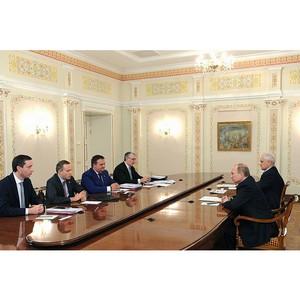 Ростовский пилотный проект отмечен в Кремле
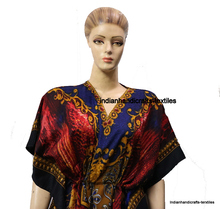Indian Full Length Beach Wear Kaftan Boho Kimono Caftan Long Gown Robs Sleepwear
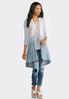 Plus Size Ombre Lace Back Vest alternate view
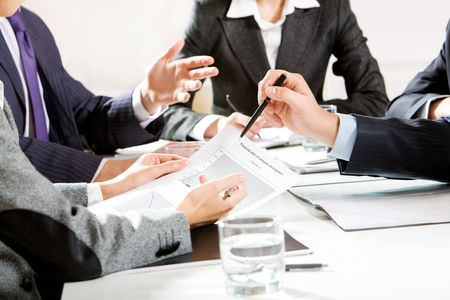 teamworking: Image of human hands during business discussion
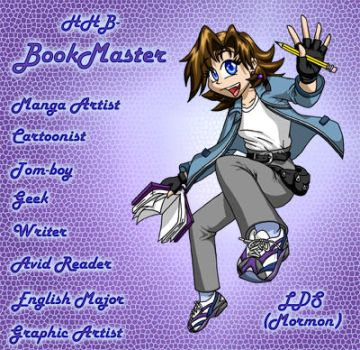 HHB-BookMaster ID by HHB-BookMaster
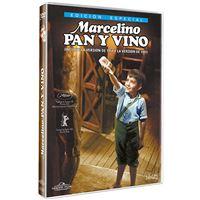 Pack Marcelino pan y vino (1955+1991) - DVD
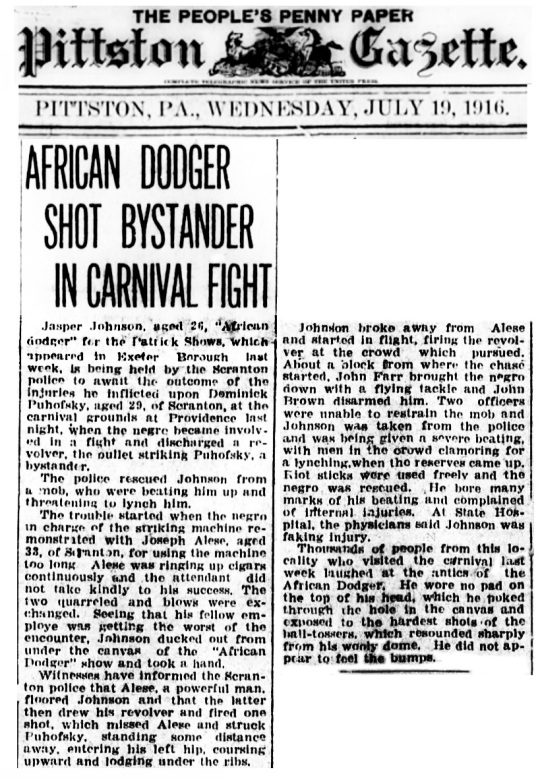 Hit The Nigger Baby 1916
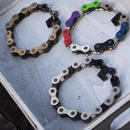 CHAIN BRACELET  Limited Edition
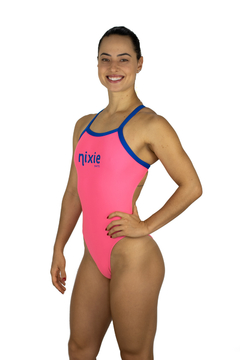 Maiô Fit - Nixie Swim Pink & Blue na internet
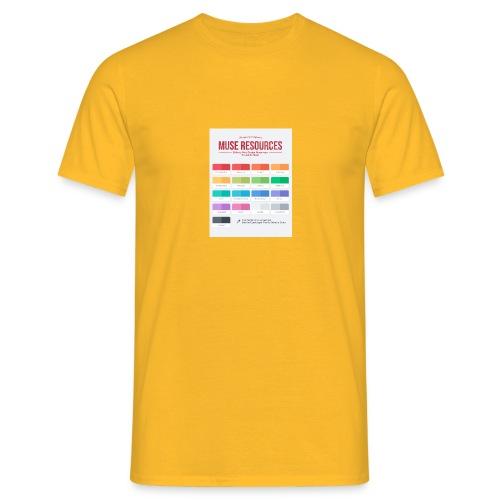 prova - Maglietta da uomo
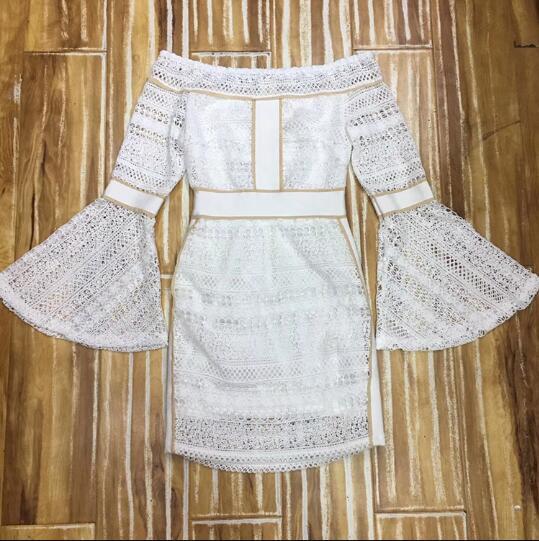 Club Slash Celebrity Cou Mini Moulante Fête Sexy Robe Femmes De Dentelle Flare Long L'épaule Blanc Night Manches Outre 7zgqP
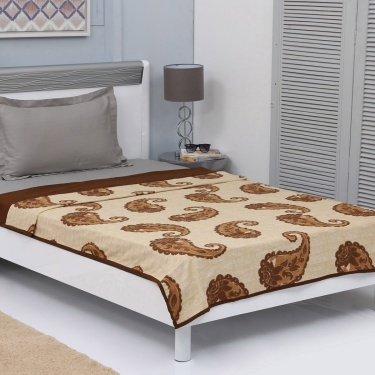 Mandarin Lightweight Single Bed Dohar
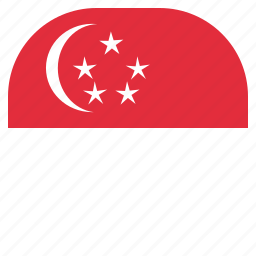 country, flag, national, singapore icon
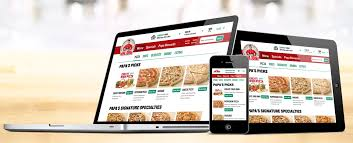 online pizza ordering pizza delivery
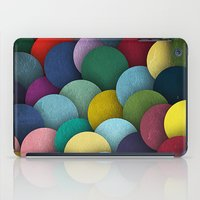 Dirty Circles iPad Case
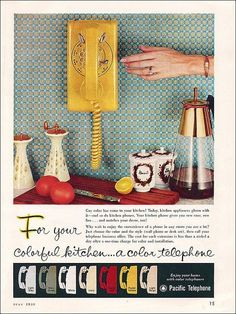 Pacific Telephone ad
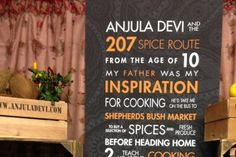 You searched for anjula - Good Things My Father, Waiting, Curry, Spices, Good Things, Teaching, Day, Cooking, Food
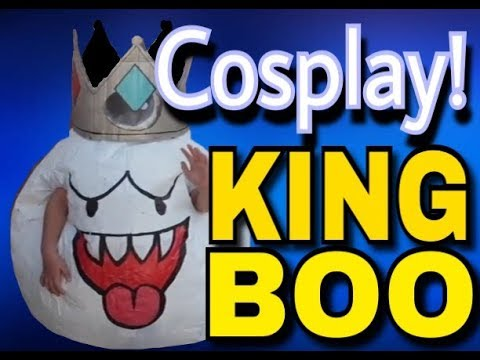 Cosplay-How to make a cosplay KING BOO costume! & Cosplay-How to make a cosplay KING BOO costume! - YouTube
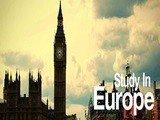 Đăng ký học bổng và thực tập hưởng lương tại châu Âu đến 1 tỉ đồng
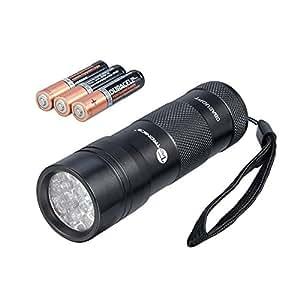 TaoTronics TT-FL001 UV Flashlight Blacklight, Dog Urine and Stains Detector, 12 Ultraviolet LED Light with AAA Batteries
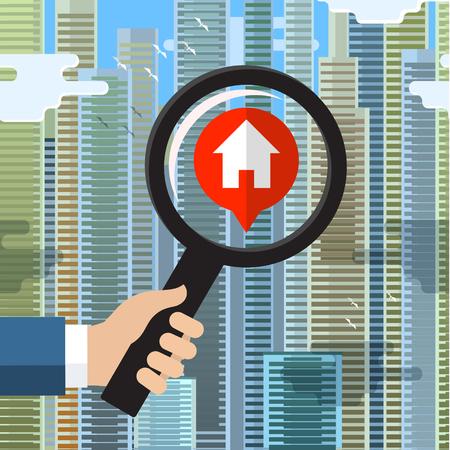 하우스 사냥과 모델 하나의 집 건물 구조를 검사 돋보기로 홈 관리자 개념 검사 할 필요가 판매 부동산 주택을 찾고. 일러스트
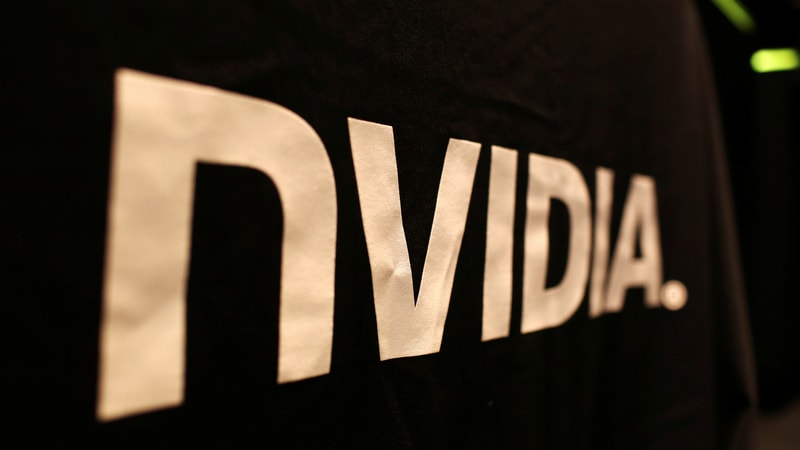Nvidia Cuts Fourth-Quarter Revenue Estimate on Weak China Demand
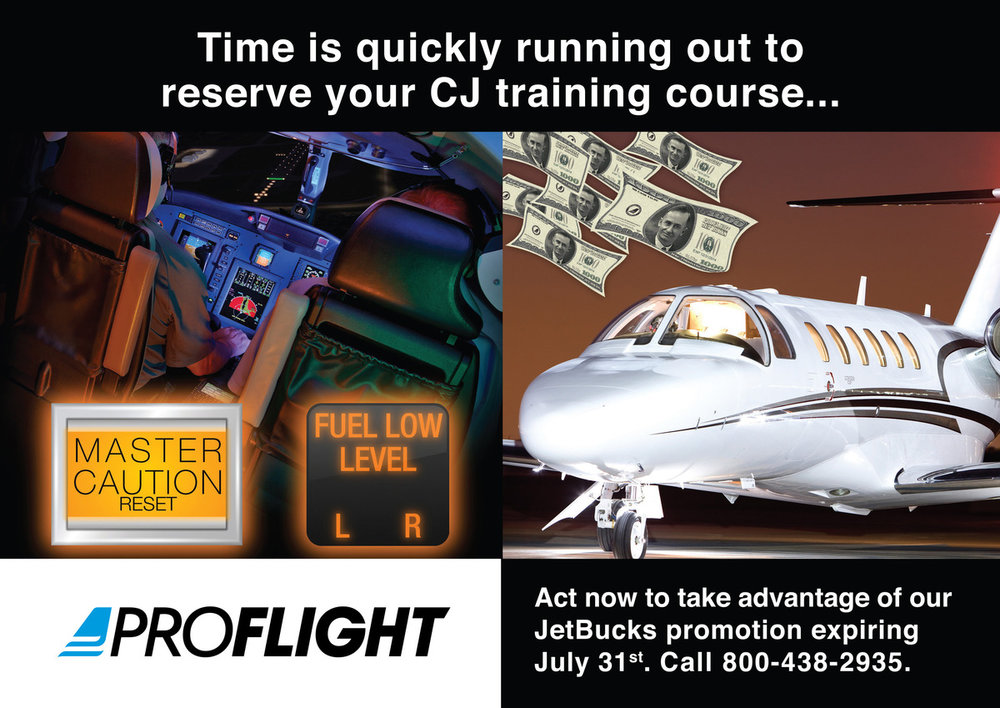proflight-postcard.jpg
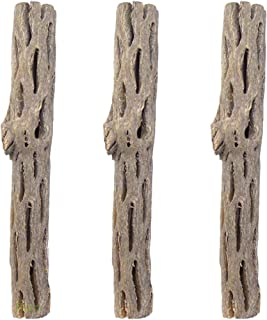 FLORO Cholla Wood for Air Plants, Whimsical Hobo Chic Planters for Spanish Moss, Book Dividers, Paper Weights, and More, 3...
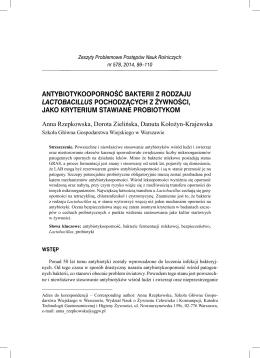 Antybiotykooporność bakterii - Zeszyty Problemowe Postępów Nauk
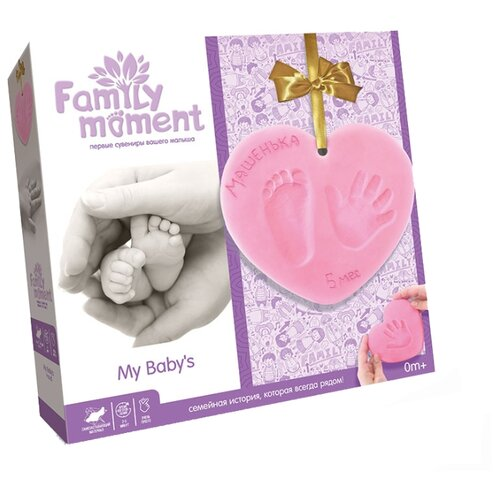 Купить Family Moment Набор для изготовления слепков Первые сувениры вашего малыша Девочкам, Гипс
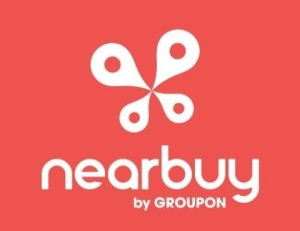 (Live Again) Nearbuy- Pay Rs.501 using Paytm Wallet & Get Rs.550 Cash back in your Paytm Wallet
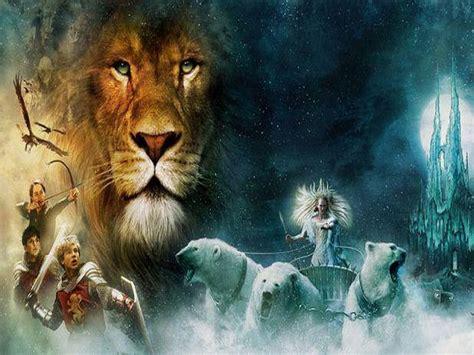 The Chronicles Of Narnia The Chronicles Of Narnia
_ _ _ _
Without any pictures, output exactly the lines from the start of the material through the line that contains "Pack Marcelino pan y vino (1955+1991) - DVD", and only those.

- Exercise solution
 Ростовский пилотный проект отмечен в Кремле
Indian Full Length Beach Wear Kaftan Boho Kimono Caftan Long Gown Robs Sleepwear
 Plus Size Ombre Lace Back Vest alternate view
 teamworking: Image of human hands during business discussion
 HHB-BookMaster ID by HHB-BookMaster
 Pack Marcelino pan y vino (1955+1991) - DVD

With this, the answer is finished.